··· SOURCE DATA ···

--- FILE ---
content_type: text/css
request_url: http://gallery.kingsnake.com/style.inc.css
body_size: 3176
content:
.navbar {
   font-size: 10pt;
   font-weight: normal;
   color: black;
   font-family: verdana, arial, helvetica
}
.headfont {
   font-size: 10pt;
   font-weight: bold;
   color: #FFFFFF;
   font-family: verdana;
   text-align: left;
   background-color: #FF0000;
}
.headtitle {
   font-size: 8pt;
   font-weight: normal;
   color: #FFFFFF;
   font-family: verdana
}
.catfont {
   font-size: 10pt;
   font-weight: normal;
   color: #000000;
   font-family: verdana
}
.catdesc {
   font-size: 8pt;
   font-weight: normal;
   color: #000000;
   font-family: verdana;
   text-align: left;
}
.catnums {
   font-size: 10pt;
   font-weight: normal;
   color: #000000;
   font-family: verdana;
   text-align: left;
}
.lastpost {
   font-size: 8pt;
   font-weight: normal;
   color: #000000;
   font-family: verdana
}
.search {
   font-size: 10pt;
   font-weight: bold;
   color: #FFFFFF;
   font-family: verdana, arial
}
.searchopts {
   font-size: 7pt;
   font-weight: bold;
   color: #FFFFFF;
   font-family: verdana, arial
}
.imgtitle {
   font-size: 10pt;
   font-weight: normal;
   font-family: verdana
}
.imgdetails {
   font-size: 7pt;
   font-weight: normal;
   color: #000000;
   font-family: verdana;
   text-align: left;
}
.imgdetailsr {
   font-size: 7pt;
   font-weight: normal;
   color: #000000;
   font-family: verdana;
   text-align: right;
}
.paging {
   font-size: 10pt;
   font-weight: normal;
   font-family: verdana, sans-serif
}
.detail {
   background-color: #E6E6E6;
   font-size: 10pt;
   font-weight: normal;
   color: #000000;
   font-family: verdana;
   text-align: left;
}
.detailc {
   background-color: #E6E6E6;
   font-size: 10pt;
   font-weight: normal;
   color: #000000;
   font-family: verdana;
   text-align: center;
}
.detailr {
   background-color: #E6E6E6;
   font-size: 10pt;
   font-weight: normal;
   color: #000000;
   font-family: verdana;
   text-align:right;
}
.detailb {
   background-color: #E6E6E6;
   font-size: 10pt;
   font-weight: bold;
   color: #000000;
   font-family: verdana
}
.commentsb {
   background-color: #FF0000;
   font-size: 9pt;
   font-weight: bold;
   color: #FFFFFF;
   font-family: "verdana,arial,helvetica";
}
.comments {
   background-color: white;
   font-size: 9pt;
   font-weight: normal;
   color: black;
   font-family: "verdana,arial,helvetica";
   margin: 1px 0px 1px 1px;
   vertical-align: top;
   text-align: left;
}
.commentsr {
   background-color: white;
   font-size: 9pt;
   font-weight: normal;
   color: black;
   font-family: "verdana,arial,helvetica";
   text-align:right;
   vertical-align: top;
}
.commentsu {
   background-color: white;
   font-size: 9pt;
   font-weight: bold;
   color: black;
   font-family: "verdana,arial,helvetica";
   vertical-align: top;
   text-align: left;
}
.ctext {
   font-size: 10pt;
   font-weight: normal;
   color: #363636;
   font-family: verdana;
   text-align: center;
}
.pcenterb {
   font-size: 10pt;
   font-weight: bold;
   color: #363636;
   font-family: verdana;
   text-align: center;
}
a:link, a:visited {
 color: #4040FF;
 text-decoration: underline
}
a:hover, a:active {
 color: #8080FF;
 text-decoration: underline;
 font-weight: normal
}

···
··· SOURCE DATA ···

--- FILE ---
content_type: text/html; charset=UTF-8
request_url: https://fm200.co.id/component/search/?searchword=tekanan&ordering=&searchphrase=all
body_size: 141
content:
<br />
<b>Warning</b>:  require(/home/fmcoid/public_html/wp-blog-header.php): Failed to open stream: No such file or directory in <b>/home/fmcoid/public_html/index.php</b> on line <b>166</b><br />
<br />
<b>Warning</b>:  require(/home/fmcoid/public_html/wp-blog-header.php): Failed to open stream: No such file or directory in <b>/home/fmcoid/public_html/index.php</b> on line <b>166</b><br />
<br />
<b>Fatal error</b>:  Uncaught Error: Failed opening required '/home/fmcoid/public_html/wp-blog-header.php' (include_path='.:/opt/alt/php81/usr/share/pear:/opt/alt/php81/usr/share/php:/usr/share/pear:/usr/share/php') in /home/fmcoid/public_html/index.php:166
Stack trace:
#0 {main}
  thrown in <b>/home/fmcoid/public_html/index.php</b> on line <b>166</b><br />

···
··· SOURCE DATA ···

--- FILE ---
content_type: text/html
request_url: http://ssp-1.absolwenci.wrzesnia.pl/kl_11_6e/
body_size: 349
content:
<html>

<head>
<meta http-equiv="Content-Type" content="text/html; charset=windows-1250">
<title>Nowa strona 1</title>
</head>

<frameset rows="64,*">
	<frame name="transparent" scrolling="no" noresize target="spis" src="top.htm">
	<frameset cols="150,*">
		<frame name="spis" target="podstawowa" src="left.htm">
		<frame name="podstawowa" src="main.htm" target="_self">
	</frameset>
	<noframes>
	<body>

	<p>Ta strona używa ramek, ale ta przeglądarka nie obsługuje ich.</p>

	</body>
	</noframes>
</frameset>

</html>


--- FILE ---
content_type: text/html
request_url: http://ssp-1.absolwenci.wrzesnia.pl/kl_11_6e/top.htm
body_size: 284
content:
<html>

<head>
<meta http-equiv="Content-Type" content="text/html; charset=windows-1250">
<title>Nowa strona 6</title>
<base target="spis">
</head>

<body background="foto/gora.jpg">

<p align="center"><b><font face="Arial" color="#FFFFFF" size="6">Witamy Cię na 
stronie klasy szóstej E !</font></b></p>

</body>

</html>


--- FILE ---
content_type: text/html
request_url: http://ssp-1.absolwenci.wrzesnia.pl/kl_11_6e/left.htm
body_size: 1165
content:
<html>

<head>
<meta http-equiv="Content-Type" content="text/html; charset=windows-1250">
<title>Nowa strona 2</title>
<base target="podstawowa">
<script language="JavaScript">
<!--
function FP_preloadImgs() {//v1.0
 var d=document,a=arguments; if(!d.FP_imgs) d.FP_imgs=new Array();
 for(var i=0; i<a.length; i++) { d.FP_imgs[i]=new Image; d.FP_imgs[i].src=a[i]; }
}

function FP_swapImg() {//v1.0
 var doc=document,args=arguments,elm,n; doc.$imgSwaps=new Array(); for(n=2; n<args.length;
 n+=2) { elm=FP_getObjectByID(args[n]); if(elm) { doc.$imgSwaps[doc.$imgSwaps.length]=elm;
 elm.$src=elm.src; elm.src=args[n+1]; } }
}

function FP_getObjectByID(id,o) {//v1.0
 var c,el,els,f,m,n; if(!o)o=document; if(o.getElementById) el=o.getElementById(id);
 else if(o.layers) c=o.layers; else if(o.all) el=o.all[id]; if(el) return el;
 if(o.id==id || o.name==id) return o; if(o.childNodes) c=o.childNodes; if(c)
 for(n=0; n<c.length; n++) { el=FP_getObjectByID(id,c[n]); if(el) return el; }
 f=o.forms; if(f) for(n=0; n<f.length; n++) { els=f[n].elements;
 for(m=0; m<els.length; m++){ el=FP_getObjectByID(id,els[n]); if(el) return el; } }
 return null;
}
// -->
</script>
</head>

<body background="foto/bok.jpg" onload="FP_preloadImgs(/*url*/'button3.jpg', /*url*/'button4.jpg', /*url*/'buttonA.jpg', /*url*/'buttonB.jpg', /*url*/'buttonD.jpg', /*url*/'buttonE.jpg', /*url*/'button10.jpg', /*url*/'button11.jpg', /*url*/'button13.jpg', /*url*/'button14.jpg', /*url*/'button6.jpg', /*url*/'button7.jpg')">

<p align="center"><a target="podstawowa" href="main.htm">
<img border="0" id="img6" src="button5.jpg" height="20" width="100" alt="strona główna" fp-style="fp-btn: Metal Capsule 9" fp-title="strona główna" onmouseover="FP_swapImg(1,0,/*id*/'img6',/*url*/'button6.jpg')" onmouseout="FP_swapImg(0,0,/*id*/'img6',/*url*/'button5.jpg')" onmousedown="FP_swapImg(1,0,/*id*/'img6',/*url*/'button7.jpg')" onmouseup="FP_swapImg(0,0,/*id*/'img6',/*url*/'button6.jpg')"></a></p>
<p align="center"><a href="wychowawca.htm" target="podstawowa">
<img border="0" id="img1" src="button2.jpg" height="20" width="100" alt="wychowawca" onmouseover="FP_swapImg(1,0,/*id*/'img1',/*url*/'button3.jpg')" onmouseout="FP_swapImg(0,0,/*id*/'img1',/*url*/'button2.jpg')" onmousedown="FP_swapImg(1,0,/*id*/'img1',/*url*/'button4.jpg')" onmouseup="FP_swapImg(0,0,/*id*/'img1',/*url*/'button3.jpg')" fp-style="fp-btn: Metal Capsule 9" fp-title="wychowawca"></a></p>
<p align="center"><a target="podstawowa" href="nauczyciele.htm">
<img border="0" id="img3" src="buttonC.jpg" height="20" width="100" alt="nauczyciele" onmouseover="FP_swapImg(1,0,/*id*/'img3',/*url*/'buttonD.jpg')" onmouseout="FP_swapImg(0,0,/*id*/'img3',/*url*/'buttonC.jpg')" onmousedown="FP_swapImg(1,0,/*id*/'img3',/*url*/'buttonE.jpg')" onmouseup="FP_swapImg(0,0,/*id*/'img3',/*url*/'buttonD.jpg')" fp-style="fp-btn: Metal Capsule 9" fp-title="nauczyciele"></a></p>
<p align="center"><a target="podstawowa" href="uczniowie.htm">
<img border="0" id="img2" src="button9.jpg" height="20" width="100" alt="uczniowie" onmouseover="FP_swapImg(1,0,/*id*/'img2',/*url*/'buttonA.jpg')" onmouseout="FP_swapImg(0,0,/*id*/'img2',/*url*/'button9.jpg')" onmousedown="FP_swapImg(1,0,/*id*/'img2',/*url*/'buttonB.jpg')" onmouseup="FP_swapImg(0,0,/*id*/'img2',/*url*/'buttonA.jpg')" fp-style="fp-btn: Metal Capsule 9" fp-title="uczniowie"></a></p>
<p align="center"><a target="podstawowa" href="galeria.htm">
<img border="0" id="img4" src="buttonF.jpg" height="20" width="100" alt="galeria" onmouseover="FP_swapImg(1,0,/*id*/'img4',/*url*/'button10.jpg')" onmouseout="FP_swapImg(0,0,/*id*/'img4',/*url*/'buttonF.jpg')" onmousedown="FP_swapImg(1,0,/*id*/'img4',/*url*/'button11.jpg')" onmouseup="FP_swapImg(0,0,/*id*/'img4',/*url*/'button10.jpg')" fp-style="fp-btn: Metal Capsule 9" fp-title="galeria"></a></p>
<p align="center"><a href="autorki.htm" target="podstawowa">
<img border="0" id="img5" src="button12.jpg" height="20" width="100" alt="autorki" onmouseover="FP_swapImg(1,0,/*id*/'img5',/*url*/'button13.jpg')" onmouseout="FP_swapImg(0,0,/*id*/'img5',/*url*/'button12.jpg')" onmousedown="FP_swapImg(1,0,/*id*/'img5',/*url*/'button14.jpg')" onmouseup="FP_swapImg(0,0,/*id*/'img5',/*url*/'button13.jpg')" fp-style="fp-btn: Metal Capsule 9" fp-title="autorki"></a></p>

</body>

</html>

···

THE TASK: Reproduce every line above containing "args".

PROBLEM SOLUTION:
 var doc=document,args=arguments,elm,n; doc.$imgSwaps=new Array(); for(n=2; n<args.length;
 n+=2) { elm=FP_getObjectByID(args[n]); if(elm) { doc.$imgSwaps[doc.$imgSwaps.length]=elm;
 elm.$src=elm.src; elm.src=args[n+1]; } }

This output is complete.